[llvm-dev] [Proposal][RFC] Strided Memory Access Vectorization

Sat Jun 18 04:43:36 PDT 2016

> Now, looking at Stride-2 Loads and VF=4 case, where target HW can
> accommodate 4 elements in the vector.
> 	A * B * C * D
> We could try breaking up into two loads in
> 	A * B *   + C * D *
> or
> 	A * B *   + * C * D
> The second one is fine if we can assume that any memory between A and D
> can be accessed.
> However, the first one is bad since the "*" after D may cause SEGV.

True, boundary element access may be risky.
To facilitate this we have introduced generating of masked load 
for the last-required-load in a loop iteration. 
This can be enabled by providing “-enable-strided-mask-load” option.

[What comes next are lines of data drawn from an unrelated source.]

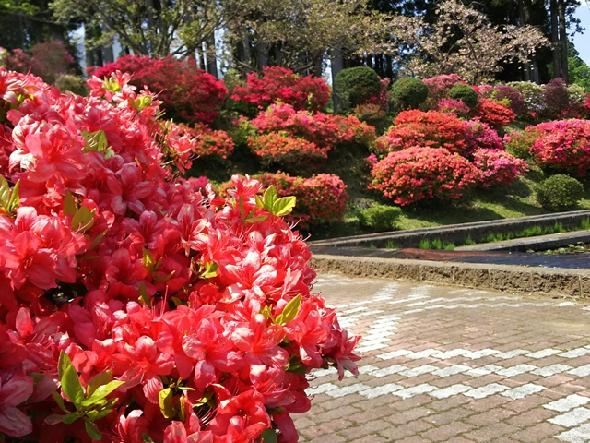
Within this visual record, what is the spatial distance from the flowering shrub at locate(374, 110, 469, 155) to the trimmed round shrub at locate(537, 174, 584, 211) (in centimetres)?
242

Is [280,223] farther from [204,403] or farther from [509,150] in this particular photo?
[509,150]

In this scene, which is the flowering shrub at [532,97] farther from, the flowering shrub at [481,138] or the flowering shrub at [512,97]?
A: the flowering shrub at [481,138]

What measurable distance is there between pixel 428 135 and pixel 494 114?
5066 mm

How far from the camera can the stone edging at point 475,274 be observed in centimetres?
606

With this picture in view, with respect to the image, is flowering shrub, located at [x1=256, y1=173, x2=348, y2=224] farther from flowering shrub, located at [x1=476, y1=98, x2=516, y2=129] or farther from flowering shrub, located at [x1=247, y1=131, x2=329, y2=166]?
flowering shrub, located at [x1=476, y1=98, x2=516, y2=129]

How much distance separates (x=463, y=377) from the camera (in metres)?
3.99

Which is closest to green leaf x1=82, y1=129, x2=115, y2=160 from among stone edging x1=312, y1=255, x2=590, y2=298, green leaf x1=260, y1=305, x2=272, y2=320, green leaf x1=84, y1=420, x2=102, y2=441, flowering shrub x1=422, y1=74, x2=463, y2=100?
green leaf x1=260, y1=305, x2=272, y2=320

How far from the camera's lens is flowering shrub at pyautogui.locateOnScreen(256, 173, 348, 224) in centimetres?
1330

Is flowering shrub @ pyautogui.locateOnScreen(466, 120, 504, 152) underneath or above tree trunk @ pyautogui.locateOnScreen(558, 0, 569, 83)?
underneath

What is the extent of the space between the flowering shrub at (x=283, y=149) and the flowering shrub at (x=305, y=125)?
412 mm

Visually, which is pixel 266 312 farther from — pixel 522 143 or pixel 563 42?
pixel 563 42

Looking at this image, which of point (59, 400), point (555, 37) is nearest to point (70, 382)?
point (59, 400)

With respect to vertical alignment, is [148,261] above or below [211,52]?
below

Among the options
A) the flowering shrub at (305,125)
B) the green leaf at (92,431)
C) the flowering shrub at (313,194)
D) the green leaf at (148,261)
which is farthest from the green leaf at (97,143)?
the flowering shrub at (305,125)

i.e. For arr[2*i] with VF 8 will generate below instructions:

  %12 = getelementptr inbounds i32, i32* %arr, i64 %11
  %13 = bitcast i32* %12 to <8 x i32>*
  %stride.load = load <8 x i32>, <8 x i32>* %13, align 4, !tbaa !1
  %14 = getelementptr i32, i32* %12, i64 8
  %15 = bitcast i32* %14 to <8 x i32>*
  %wide.masked.load = call <8 x i32> @llvm.masked.load.v8i32(<8 x i32>* %15, i32 4, <8 x i1> <i1 true, i1 false, i1 true, i1 false, i1 true, i1 false, i1 true, i1 false>, <8 x i32> undef), !tbaa !1
  %strided.vec = shufflevector <8 x i32> %stride.load, <8 x i32> %wide.masked.load, <8 x i32> <i32 0, i32 2, i32 4, i32 6, i32 8, i32 10, i32 12, i32 14>

NOTE: the last load is a masked load.

> What if we want to use VF=8? Under the proposal in consideration, some
> operations (such as ADD)
> are consuming the result of load in 8-way vector (say, <8 x float>), but the load
> is somehow split up
> into 2x2x4. That's not good for optimizers. Load of 8-way vector should look like
> load of 8 elements ---
> not a convoluted sequence of smaller loads and bunch of shuffles that
> analysis/optimization downstream
> (or even human) will have a hard time understanding that as a load of 8
> elements.

This approach widens the instructions purely based on vector factor. 
For VF8 the intent is to generate, 8 width loads(i.e. <8 x i32>) so we generating it.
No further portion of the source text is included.